In addition, the code shows poor cache utilization: Each cache line spans 32 bytes, or four 4x2 blocks, arranged horizontally in the large matrix. As the large matrix is traversed vertically, only 8 bytes of the cache lines are computed per iteration. The 4x2 blocks to the right of the current 4x2 block will not be computed until after completely traversing vertically through the matrix; at this point, the cache line almost certainly has been evicted and needs to be loaded again. Overall, this results in two cache loads per 4x2 block, with a (best case) penalty of 22 cycles, far exceeding the actual computation cost.

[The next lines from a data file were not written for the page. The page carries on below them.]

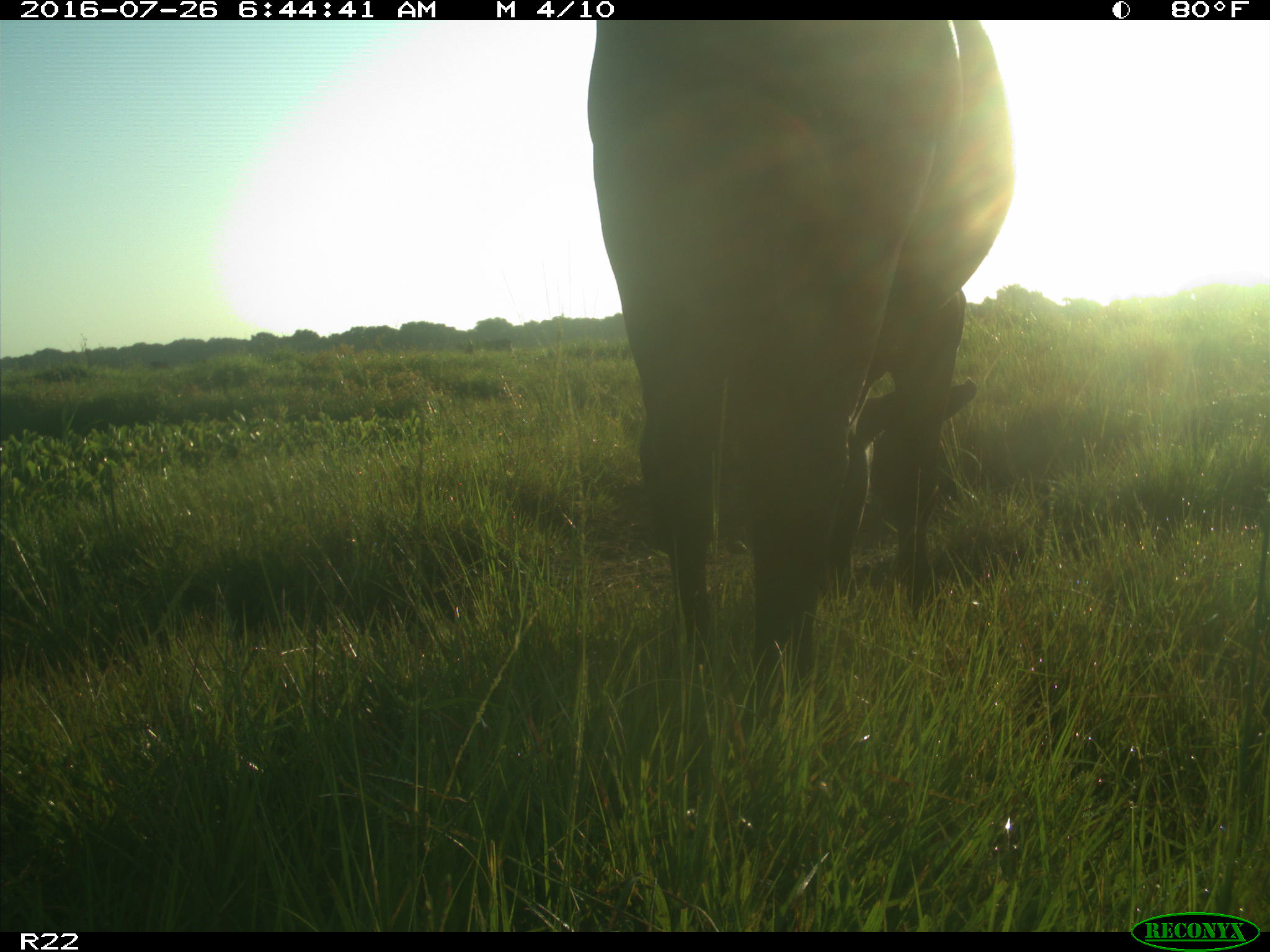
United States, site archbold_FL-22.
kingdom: Animalia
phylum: Chordata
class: Mammalia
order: Artiodactyla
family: Bovidae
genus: Bos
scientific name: Bos taurus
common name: domestic cow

If the data is not in L2 cache, the compute vs. cache load ratio becomes even worse.

5.0 MMX Technology Algorithm with Unrolled Loops

Listing 5. Pseudo C code for vector/matrix multiply routine, four times unrolled

int16 vect[Y_SIZE];
int16 matr[Y_SIZE][X_SIZE];
int16 result[X_SIZE];
int32 accum[16];

for (i=0; i<X_SIZE; i+=16) {
        accum = {0,0,0,0,0,0,0,0,0,0,0,0,0,0,0,0};
        for (j=0; j<Y_SIZE; j+=2) {
                accum[0..3] += MULT4x2(&vect[j], &matr[j][i]);
                accum[4..7] += MULT4x2(&vect[j], &matr[j][i+4]);
                accum[8..11] += MULT4x2(&vect[j], &matr[j][i+8]);
                accum[12..15] += MULT4x2(&vect[j], &matr[j][i+12]);
        }
        result[i..i+15] = accum;
}

Listing 5 shows a version of the vector/multiply routine where the outer loop is unrolled four times. This algorithm works on 16 columns of the matrix in parallel, and accumulates results in a set of 16 accumulators. Each iteration of the outer loop yields 16 results. Unrolling the routine allows more headroom for optimization:

An immediate benefit of the modified algorithm is perfect cache utilization. The four 4x2 blocks computed in one iteration are exactly contained in two cache lines.
Some improvements result from reduction of loop overhead and loading of the input vector.
Interleaving and scheduling instructions in different temporary registers achieves near perfect pairing and reduces CPU stalls. This is possible because of the data independence between the four instances of MULT4x2.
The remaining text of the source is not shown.